Crítica | Batman & Robin
A primeira fala do Batman de Val Kilmer em Batman Eternamente, envolve ele e Alfred discutindo sobre a janta do herói, com Bruce se negando a comer em casa, dizendo que irá em um drive thru, quebrando já no inicio a ideia de que aquele poderia ser um filme sério. A abordagem que o novo diretor dava a franquia iniciada por Tim Burton em Batman se distanciava cada vez mais daquele tom dark e violento, e seguiria nesse estilo, na nova versão de Batman e Robin, com um início igualmente esdrúxulo, onde após os créditos iniciais e uma apresentação que deveria ser épica – mas que soa patética – do batmóvel é cortada por uma conversa infantil, entre o Robin de Chris O’Donnel, que agora usa um uniforme que lembra o de Asa Noturna nos quadrinhos, com o novo morcego de George Clooney, onde o jovem deseja usar o carro, por conta das gatinhas se amarrarem, enquanto o cruzado encapuzado diz que é por isso que o Superman trabalha sozinho. Essa piada infame talvez tenha sido a pá de cal em cima da pretensão da Warner em usar esse e Superman Lives como iniciativa do seu universo compartilhado no cinema.
É comum entre fãs do personagem criado por Bill Finger e Bob Kane, dizer que o arqui inimigo do Batman é Joel Schumacher e não o Coringa, e isso talvez seja uma grande injustiça. Claramente a culpa do que foi cometido em Batman e Robin é não única e exclusivamente dele. Em materiais de divulgação dos DVDs e Blurays do filme, o diretor pede desculpas se ofendeu alguém, mas a realidade é a que a responsabilidade que lhe foi imposta era árdua, pois produtores e roteiristas pareciam embuidos em sabotar essa quarta versão da saga.
Nos cinco primeiros minutos de filme, Alfred (Michael Gough) faz piada com pizzas, Batman conversa com o Comissário Gordon (Pat Hingle) em um dispositivo televisivo em seu carro, claramente para vender brinquedos não só do carro, como também desse visor, e o Senhor Frio de Arnold Schwarzenegger – que é aliás o primeiro nome nos créditos – é capaz de entre a minutagem de 4:19 e 5:08 ele consegue proferir três frases com trocadilhos relacionados a frio, e seriam 27 ao longo dos 124 minutos de exibição. A obrigação em vender merchandising é da Warner, e esses diálogos artificiais foram escritos por Akiva Goldsman.
Evidente que Schumacher poderia ter recusado voltar, diante do texto que tinha em mãos e diante das exigências imbecis que o estúdio propunha, mas a realidade é que recusar a realização de um sonho, de poder traduzir no cinema uma historia do seu personagem favorito não é uma decisão fácil, vide Nicolas Cage aceitando ser o Superman e fazendo Motoqueiro Fantasma, mas a dura realidade é que praticamente nada faz sentido aqui.

* * * * * * * * *

• _O QUE FAZER_:
• A. Com base na crítica de Batman & Robin, responda:
(i) Quem escreveu os diálogos artificiais do filme?
(ii) Quantos trocadilhos relacionados a frio o Senhor Frio profere ao longo dos 124 minutos de exibição?
(iii) Qual ator faz o Comissário Gordon?
• B. Por favor, prossiga a crítica de Batman & Robin logo depois da última frase apresentada.

• _DADOS FORNECIDOS_:
* * * * * * * * *

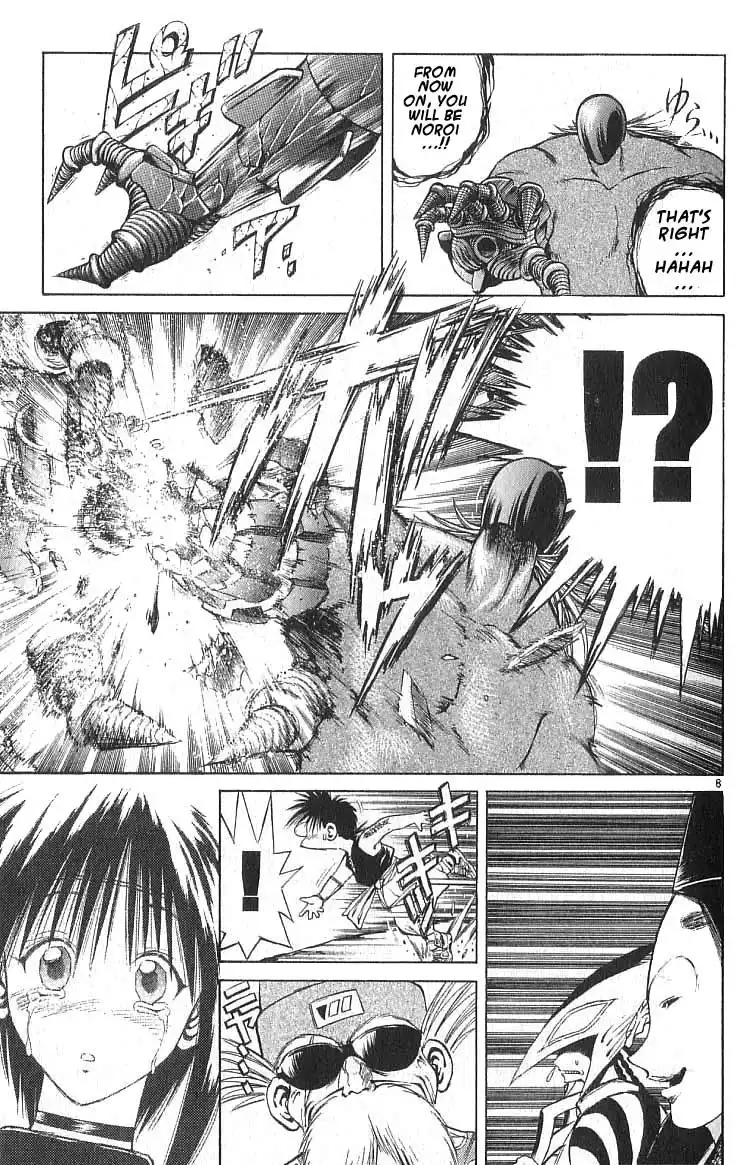 Flame of Recca Chapter 111 9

* * * * * * * * *

• _RESPOSTAS ESCRITAS_:
• A.
(i) Akiva Goldsman.
(ii) 27.
(iii) Pat Hingle.

• B.
Ainda na cena inicial do museu, os capangas de Frio jogam hockei com o diamante que ele roubou, o mesmo que precisaria estar intacto para formar a máquina que tentaria trazer sua esposa a vida. Os exageros continuam, Victor Fries lança uma rajada de gelo na direção do herói, o suficiente para matar de hipotermia o personagem, mas ele basicamente só manieta o Morcego, levemente, cobrindo suas mãos com um gelinho muito bem talhado. Mas em um filme onde patins saem das botas do Batman, onde a dupla dinâmica surfa com as portas da nave do vilão, desliza na cauda de dinossauros de um museu e onde Schwarzenneger faz cosplay de pomba congelada, com direito a asinha estilizada como as de uma mariposa, pode absolutamente tudo.
Não bastasse um cenário super bizarro ligado a vilões, há um segundo, envolvendo a versão do Homem Florônico com John Glover fazendo experimentos contra a vontade de suas cobaias, no entanto, cabe a Pamela Isley a primeira inteiração daqui, com a sua interprete Uma Thurman lamentando que ainda não conseguiu fundir a estrutura animal com a das plantas. Enquanto isso, é criado Bane, um homem franzino, que é anabolizado por uma droga chamado Veneno, e que está lá para ser vendido entre soberanos de países, com pastiches de reis africanos, sósias de Fidel Castro, de chineses e outros asiáticos,e esse é só o início dos exageros.
O tal doutor Woodrue de Glover interrompe seu leilão, para tentar convencer Pamela a se juntar a ele, mesmo ela já sendo sua empregada, e a resposta dela é ideológica, de que não servirá ao mal, falando que sua missão na Terra é cuidar da não extinção das plantas. É tudo tão bobo e pueril que jogar prateleiras cheias de líquidos coloridos e acreditar que uma pessoa morrerá só com isso nem é tão absurdo, no final das contas.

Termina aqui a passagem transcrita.